By day's end, Emmo's team is winning, and needs only one more victory to earn the championship. On Court 9, Bob Horning and Mike Lawhon are in control. Having been in at the creation of Tennis Fantasies with Contardi, Lawhon has never missed a session of Tennis Fantasies and lives for the camp's big moments, whether it is crooning "Love Me Tender" at the karaoke bar to one of the ranch's hostesses or scrambling all over the court. When Horning strikes a sharp return, Lawhon crosses for an easy volley, thumping it for a winner.
It is all over. Lawhon and Horning hug each other and begin cheering with their teammates. As they have on so many continents in so many cities on so many courts, Emerson and Riessen shake hands with Newcombe and Anderson.
That night, Contardi and the legends preside over an awards banquet.
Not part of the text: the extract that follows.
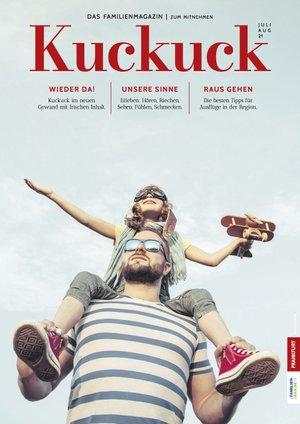 Kuckuck Frankfurt Juli/August 2021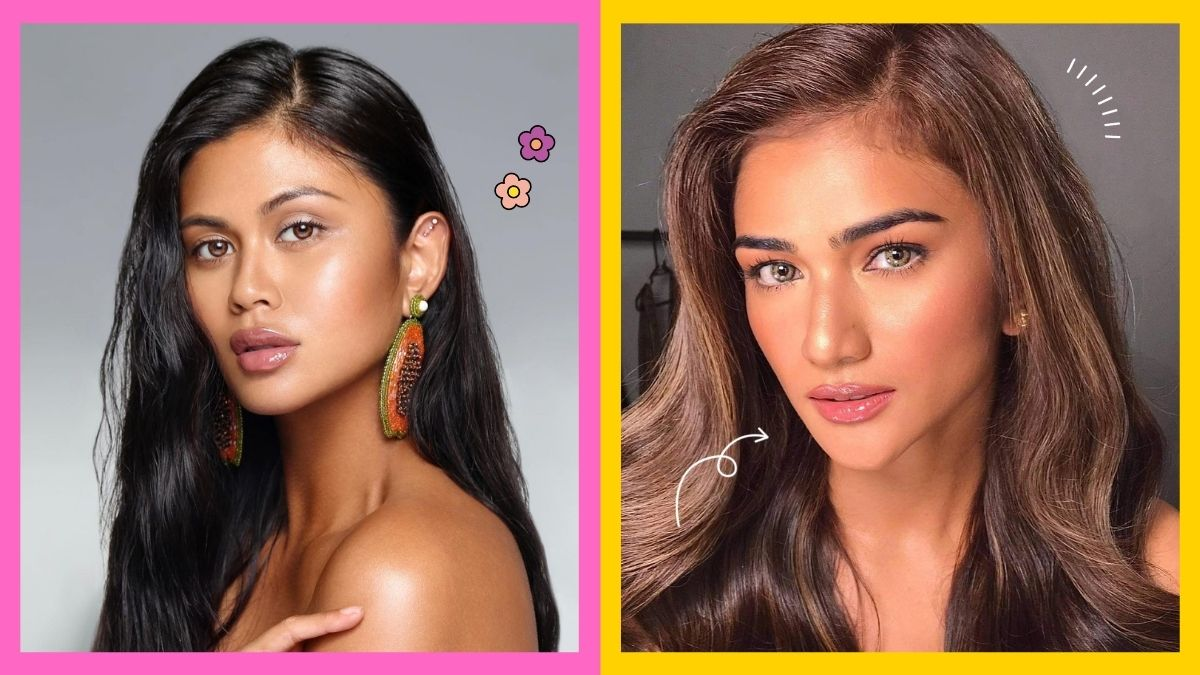Miss Universe Philippines Morena-Friendly Makeup Looks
Plaques and photos are given to every camper, along with special honors for such categories as "Most Improved" and "Charlie Hustle." Save for a set of early-morning drills and rallies before airplanes whisk them off, the fantasy is over for these campers. They will go home with a treasured memory of the week when the legends of the game let them into the inner circle. But that's what they pay for. The astonishing thing is that the warm feeling of the experience is also shared by the professional side of this tennis equation.
"This is a very special week for us, too," Davidson tells the campers. "We've spent our lives in this sport, and to see how much people like you love it, that excites us."
Oakland-based Joel Drucker writes frequently about sports and popular culture for Tennis, Biography and HBO Sports.